Y todo ello sin recelos, hermanos de América, sin recelos por
nuestra aparente inferioridad; que todavía le queda cerebro y
médula al genio español, que iluminó al mundo hace tres
siglos; y menos por la autonomía de vuestro pensamiento y
vuestra cultura propia, porque España no aspira al predominio,
sino a una convivencia y a una colaboración en que prospere y se
abrillante el genio de la raza, que es el mismo para todos.
Si no desdijese de mis hábitos episcopales y de esta cruz
pectoral, que recuerda lo espiritual y sobrenatural de mi
misión, yo os diría, americanos, sin que nadie pueda recelar de
propagandas ajenas a mi oficio: "Unámonos hasta para el
fomento de nuestros intereses económicos." ¿Por qué no?
El hombre no vive de sólo pan, cierto; pero no vive sin pan, y
tiene derecho a su conquista, hasta donde pueda convenirle para
vivir prósperamente. La decadencia económica va casi siempre
acompañada del decaimiento espiritual; la prosperidad colectiva,
mientras se conservan en los pueblos las virtudes morales, es
estímulo social del progreso.

- [Registros del conjunto de datos]
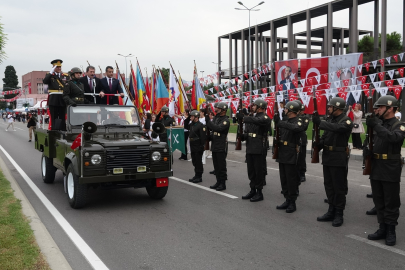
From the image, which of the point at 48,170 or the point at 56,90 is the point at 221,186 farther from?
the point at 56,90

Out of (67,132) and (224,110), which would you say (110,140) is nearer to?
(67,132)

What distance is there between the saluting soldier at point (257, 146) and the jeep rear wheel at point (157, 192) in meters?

* * *

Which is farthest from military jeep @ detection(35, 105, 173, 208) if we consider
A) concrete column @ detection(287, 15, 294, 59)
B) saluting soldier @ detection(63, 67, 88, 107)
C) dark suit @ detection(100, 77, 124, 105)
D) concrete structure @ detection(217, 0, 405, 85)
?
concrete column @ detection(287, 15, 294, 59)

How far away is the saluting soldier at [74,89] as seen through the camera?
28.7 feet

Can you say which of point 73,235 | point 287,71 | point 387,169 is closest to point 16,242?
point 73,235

- [TAREAS]
A. Enumera todas las expresiones del texto sobre España y América que empiezan con el posesivo "mi" o "mis".
B. ¿Cuándo iluminó al mundo el genio español, según el texto sobre España y América?
C. Prosigue el texto sobre España y América a partir de su última frase.

- [RESPUESTAS ESPERADAS]
A. mis hábitos episcopales; mi misión; mi oficio

B. Hace tres siglos.

C.
Ni es ajeno al oficio sacerdotal el del buen patriota que quiere
para su pueblo la bendición de Dios de pinguedine terrae. ¿No
fueron los misioneros los que trajeron de España acá aperos y
semillas y abrieron escuelas de artes y oficios? No había en
América más que una espiga de trigo que tenían en su jardín
los dominicos de la Española; cuando el obispo Quevedo se queja
a Las Casas de que no hay pan, contesta indignado el celoso
misionero: "¿Qué son estos granos del huerto de los
frailes?" Y en América hubo pan; al mísero cazabe
sustituyó el pan candeal, el de los pueblos civilizados; este
pan de Melquisedec y del tabernáculo mosaico y de los altares
cristianos en que Dios ha querido fundar el sacrificio, que es la
salvación del mundo.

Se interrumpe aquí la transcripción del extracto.